Investing in Art: Returns, Risks, and Market Dynamics Over Six Decades

This study analyses the financial performance of art investments over six decades using nearly three million auction transactions. Paintings yielded a real annual return of 2.49% (6.24% nominal), with significant variation across market segments. Higher returns were found in high-end markets, oil paintings, contemporary art movements (e.g. Minimalism and Pop Art), and works from artists' later career stages. While art underperformed most alternative investments (wine, classic cars) and traditional assets (stocks, bonds), its negative correlation with financial markets offers portfolio diversification benefits. Key price determinants include authenticity, medium, provenance, and auction house reputation. High transaction costs (25-35%) significantly impact net returns. Despite modest financial performance, art's aesthetic value and diversification potential make it valuable within broader investment portfolios, particularly for high-net-worth individuals who can absorb transaction costs and illiquidity risks.
Introduction
The art market has experienced remarkable growth over the past decades, driven by increasing prices and expanding global demand. Economic development, wealth accumulation, income inequality, and new art-buying audiences from developing economies have fuelled this expansion. Once dominated by European auction houses until the 1950s, the modern art market has evolved into a global marketplace with more than 30,000 auction houses worldwide that have auctioned works by over 150,000 artists during the past half-century.

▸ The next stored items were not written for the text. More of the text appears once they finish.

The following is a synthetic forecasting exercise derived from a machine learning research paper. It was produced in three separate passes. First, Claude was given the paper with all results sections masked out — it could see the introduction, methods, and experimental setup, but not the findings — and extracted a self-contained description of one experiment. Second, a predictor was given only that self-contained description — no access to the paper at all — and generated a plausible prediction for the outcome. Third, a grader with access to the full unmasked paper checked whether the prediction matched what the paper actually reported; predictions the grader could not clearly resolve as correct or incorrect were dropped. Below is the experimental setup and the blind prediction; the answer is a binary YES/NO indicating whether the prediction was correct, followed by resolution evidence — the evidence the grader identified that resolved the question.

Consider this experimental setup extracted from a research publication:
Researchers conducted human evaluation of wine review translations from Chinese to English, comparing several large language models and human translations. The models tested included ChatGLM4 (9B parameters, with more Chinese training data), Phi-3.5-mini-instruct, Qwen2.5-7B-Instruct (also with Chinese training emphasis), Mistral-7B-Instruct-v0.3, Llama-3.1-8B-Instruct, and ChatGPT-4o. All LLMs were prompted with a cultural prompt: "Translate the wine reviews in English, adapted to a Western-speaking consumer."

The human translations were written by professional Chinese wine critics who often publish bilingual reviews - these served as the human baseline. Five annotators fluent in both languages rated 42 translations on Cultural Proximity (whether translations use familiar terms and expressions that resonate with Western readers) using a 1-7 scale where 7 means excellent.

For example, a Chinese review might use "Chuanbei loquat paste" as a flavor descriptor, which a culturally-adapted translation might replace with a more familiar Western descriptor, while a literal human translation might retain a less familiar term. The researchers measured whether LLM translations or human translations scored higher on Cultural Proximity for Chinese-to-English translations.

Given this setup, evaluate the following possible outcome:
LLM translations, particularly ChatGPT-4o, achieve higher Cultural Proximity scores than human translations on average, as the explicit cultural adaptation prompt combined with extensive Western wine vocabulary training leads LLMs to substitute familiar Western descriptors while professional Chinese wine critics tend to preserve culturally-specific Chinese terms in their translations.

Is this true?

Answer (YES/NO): NO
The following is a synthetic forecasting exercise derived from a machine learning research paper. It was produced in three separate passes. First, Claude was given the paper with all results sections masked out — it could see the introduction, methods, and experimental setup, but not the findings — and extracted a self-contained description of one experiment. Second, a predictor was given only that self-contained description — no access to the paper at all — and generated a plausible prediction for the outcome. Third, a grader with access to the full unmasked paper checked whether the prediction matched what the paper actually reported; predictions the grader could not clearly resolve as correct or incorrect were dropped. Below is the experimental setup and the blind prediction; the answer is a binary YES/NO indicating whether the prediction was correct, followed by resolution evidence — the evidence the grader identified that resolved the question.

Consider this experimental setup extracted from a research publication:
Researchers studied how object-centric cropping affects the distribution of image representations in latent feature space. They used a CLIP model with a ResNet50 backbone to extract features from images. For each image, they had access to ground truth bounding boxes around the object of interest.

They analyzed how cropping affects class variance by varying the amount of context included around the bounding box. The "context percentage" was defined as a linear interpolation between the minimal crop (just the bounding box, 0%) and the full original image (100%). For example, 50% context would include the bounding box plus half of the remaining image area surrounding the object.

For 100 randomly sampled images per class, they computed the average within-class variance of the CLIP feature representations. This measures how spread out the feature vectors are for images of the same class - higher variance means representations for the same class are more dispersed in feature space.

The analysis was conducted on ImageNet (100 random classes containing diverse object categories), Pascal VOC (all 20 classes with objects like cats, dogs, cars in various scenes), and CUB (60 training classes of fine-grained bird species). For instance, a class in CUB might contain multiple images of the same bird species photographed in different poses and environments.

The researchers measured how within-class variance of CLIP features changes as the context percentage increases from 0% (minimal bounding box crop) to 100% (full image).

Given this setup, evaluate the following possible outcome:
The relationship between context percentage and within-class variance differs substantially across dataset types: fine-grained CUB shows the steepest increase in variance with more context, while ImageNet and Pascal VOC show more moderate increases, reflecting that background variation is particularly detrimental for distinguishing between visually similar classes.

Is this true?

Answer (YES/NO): NO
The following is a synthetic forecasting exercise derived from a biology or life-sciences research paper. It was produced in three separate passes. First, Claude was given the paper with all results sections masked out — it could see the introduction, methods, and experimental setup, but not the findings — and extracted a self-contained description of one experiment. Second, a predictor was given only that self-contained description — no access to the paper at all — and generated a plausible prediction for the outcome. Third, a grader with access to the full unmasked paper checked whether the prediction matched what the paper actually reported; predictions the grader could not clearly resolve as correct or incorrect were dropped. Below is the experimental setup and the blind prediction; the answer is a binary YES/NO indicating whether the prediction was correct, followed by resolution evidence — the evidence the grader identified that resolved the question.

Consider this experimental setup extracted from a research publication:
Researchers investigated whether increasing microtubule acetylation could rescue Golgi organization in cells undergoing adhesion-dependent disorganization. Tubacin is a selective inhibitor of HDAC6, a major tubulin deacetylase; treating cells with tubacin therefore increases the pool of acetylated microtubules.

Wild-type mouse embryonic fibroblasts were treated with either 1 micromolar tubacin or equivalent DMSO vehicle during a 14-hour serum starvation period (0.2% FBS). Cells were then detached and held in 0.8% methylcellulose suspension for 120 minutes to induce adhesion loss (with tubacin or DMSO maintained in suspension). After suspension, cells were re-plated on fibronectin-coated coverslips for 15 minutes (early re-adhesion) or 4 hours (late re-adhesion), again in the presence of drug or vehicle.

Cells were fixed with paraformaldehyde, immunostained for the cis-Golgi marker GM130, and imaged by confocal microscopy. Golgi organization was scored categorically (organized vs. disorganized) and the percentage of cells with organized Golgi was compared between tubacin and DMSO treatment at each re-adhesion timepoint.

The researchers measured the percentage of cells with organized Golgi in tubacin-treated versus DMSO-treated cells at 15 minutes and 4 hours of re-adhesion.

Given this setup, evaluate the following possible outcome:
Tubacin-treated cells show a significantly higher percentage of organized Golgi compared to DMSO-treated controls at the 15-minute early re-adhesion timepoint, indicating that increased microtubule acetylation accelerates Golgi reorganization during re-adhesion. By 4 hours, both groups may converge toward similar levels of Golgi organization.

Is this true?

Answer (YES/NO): NO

The value of art and collectibles held by high-net-worth individuals is approximately USD 1.74 trillion (Deloitte and ArtTactic, 2019). Global art sales grew from USD 40 billion in 2009 to USD 67 billion in 2018, before slightly decreasing to USD 64 billion in 2019. The COVID-19 pandemic further reduced the global art auction value to USD 50 billion in 2020. Currently, the auction sector accounts for 42% of the value of global art sales, with dealers and galleries accounting for the remaining 58% (Art Basel and UBS, 2021).
The art market regularly establishes new price records. A striking example is Leonardo da Vinci's Salvator Mundi, which sold for USD 450.3 million at Christie's in November 2017 after 20 minutes of fierce bidding. This auction broke the previous world record for the most expensive painting sold, Interchange by Willem de Kooning, which had sold for USD 300 million just 14 months earlier. The return on Salvator Mundi was substantial, having previously been auctioned for a mere GBP 45 by Sotheby's London in 1958. Such exceptional prices and returns raise questions about whether art generally yields superior returns, what determines painting prices, the risk-return profile of art investments, and whether art belongs in a diversified investment portfolio.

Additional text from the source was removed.